Wasserfrau: Heine-Institut Düsseldorf entdeckt Ilna Ewers-Wunderwald
Ein braves Fräulein war Karoline Elisabeth Wunderwald nicht: Die Tochter eines Düsseldorfer Handwerkers träumte vom Leben à la Bohème. Sie wollte mitspielen, Künstlerisches schaffen wie ihr Bruder, der an der Akademie studieren durfte, was den Frauen im Kaiserreich verboten war. 1895 ging die 20-Jährige auf eins der wilden Feste des Vereins Malkasten und lernte den jungen Schriftsteller Hanns Heinz Ewers kennen. Sie wurden ein Paar, heirateten 1901. Ilna Ewers-Wunderwald nannte sie sich fortan. Und weil sich Ewers’ Nachlass heute im Heine-Institut befindet, kann man sich dort auf die Spuren der „Rebellin des Jugendstils“ begeben.

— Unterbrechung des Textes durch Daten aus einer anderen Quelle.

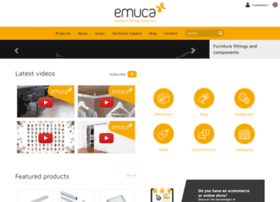 emuca.co.uk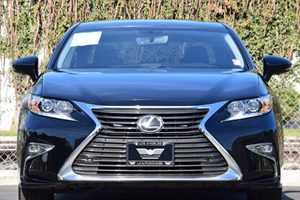 2016 Lexus ES 350  Carfax 1-Owner 130 Amp Alternator 346 Axle Ratio Abs And Driveline Traction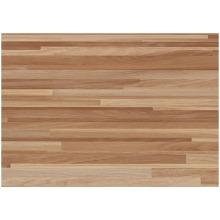 Votre planchers de planchers en PVC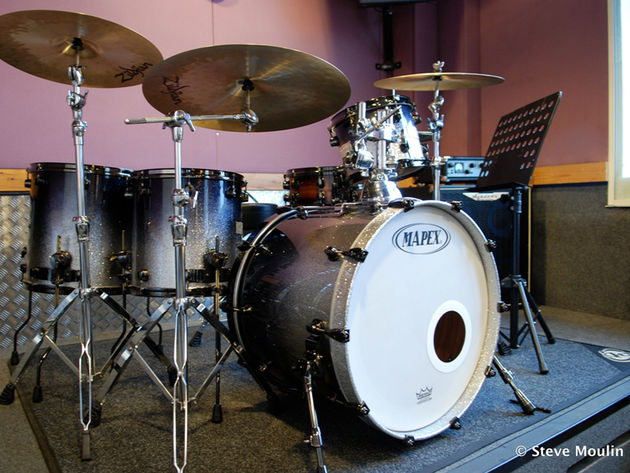 Mapex Meridian Maple Galaxy Burst in one of Drumtech's Practice Rooms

Eingerichtet wurde die kleine, aber faszinierende Schau von Sven Krömsel und Hauskurator Martin Willems. Krömsel, ein erfahrener Literaturwissenschaftler, ist Experte für den Ästhetizismus um 1900 im Allgemeinen und das Werk von Hanns Heinz Ewers im Besonderen. Während Ewers’ Bestseller „Alraune“, eine leicht verruchte Fantasy-Erzählung, bis heute gedruckt wird, geriet seine hochtalentierte Frau – wie so viele Künstlerinnen der klassischen Moderne – in Vergessenheit. Bis Krömsel sie wiederentdeckte.
Die Dame war nicht prüde
Der erste Blick fällt auf zwei große Fotoplakate mit Porträts einer brünetten Schönheit der Belle Époque, nachdenklich auf dem einem Bild, keck grinsend auf dem zweiten, wo sie sich an einem Strand die Strümpfe wieder anzieht, mit großem Hut und hochgerutschten Röcken. Die Spitze ihrer Unterwäsche blitzt hervor. Es gibt im Archiv auch Fotos, die sie ganz nackt zeigen, denn Ilna und ihr Hanns waren nicht prüde. Nachdem sie als lockere Stars im Berliner Kabarett „Überbrettl“ aufgetreten waren und Schlager wie „Ringelringelrosenkranz“ gesungen hatten (Tondokumente in der Schau), zogen sie 1902 für zwei Jahre nach Capri, dem damaligen Zentrum der Reformbewegung, die auch dem Nudismus frönte.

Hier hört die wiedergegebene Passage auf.